Gracias a estos nuevos ‘miniestómagos’, la ciencia cuenta a partir de ahora con una valiosa herramienta para investigar cómo se desarrollan las enfermedades relacionadas con el tracto digestivo, desde el cáncer hasta la diabetes. El estudio se ha publicado en Nature.

Yamanaka: “Si existe una alternativa a las células embrionarias, debemos buscarla”

Viernes, junio 17th, 2011

Shinya Yamanaka (Osaka, 1962) , Premio Fronteras del Conocimiento en Biomedicina por lograr la reprogramación celular y hacer posible la medicina regenerativa, recogió a principios de semana su galardón en una ceremonia organizada por Fundación BBVA en Madrid. En su discurso de aceptación declaró que “hay multitud de desafíos que deben ser superados antes de que la tecnología de las células madre de pluripotencia inducida (IPS) pueda ser aplicada con éxito al descubrimiento de nuevos fármacos y a la medicina regenerativa”. Las células iPS se obtienen a partir de células adultas ya especializadas, pero pueden volverse tan versátiles como las células madre tras someterse a un proceso de reprogramación.

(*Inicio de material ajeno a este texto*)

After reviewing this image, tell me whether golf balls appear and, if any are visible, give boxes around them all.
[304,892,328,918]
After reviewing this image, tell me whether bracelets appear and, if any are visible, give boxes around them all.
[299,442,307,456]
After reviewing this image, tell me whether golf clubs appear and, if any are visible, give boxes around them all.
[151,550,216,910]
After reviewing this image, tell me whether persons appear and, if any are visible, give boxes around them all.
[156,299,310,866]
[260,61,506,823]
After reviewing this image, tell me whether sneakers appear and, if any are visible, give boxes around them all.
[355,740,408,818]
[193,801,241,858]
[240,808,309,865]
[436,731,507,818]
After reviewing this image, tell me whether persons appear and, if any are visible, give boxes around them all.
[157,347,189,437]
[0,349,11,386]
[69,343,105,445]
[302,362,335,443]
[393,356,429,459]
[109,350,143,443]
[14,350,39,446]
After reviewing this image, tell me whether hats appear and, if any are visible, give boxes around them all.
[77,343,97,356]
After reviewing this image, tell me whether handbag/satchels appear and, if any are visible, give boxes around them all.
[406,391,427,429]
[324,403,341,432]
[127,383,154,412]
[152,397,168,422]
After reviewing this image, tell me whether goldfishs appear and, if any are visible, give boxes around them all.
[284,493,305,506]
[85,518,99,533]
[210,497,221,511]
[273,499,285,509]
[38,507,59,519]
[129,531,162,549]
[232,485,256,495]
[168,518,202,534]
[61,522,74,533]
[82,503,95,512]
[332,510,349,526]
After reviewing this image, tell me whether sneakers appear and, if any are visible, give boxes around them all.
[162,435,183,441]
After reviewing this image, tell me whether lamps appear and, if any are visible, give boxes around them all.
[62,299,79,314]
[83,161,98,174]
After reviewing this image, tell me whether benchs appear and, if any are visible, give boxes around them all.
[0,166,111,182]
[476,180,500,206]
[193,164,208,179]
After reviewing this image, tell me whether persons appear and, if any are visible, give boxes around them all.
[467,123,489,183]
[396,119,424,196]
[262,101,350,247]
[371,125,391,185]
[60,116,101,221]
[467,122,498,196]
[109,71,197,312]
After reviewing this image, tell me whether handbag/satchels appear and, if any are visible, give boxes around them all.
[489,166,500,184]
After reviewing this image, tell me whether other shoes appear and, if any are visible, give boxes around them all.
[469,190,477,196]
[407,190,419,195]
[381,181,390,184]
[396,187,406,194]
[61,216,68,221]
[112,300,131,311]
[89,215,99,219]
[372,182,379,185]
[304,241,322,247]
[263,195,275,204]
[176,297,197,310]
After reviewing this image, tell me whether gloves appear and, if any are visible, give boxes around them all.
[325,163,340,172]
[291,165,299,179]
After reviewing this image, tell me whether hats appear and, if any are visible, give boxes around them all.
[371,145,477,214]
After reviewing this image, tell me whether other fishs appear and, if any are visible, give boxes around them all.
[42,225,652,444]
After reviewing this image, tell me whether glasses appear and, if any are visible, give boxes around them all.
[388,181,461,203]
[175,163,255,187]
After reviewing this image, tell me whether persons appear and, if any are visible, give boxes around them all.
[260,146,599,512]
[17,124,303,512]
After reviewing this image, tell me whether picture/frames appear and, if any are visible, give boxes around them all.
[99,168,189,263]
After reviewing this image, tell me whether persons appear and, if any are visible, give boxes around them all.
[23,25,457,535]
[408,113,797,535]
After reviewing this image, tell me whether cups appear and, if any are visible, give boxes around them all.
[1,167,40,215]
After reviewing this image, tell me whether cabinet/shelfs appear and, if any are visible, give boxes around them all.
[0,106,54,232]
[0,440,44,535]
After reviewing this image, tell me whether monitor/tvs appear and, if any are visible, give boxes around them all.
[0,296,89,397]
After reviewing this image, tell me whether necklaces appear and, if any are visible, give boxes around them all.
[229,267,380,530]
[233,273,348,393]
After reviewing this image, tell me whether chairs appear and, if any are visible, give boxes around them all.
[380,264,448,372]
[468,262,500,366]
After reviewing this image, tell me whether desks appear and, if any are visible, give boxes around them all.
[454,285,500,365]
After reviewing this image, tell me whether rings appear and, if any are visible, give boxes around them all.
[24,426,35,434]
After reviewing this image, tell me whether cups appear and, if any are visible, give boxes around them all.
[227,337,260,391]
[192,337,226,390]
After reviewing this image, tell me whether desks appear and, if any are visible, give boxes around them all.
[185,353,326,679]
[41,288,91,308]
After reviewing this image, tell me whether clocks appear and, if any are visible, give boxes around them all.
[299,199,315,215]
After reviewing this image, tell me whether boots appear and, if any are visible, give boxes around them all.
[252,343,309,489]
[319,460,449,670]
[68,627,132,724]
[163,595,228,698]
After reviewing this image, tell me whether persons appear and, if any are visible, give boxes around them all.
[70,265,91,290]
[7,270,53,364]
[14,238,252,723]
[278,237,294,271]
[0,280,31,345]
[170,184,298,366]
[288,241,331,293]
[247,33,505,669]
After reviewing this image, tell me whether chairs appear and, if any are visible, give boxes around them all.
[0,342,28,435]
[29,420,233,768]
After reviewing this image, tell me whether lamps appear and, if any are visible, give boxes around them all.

Yamanaka asegura que empezó a trabajar la reprogramación a pesar de saber que “iba a ser muy complicado”. De hecho, su intención inicial fue trabajar con células madre embrionarias. Era a finales de los años noventa y los laboratorios que iniciaban esta línea en Japón tenían problemas para conseguir embriones humanos para investigar. “Entonces yo era joven, y pensé en donar embriones míos y de mi esposa”, ha contado Yamanaka. Pero “tengo dos hijas, que entonces eran pequeñas; cuando vi los embriones al microscopio pensé en ellas”. Decidió entonces que “como médico, mi deber es ayudar a los pacientes”. “Si para ello no hay otra alternativa que usar células madre derivadas de embriones, lo haré. Pero si hay otra alternativa, creo que debemos intentar recurrir a ella”, reflexiona.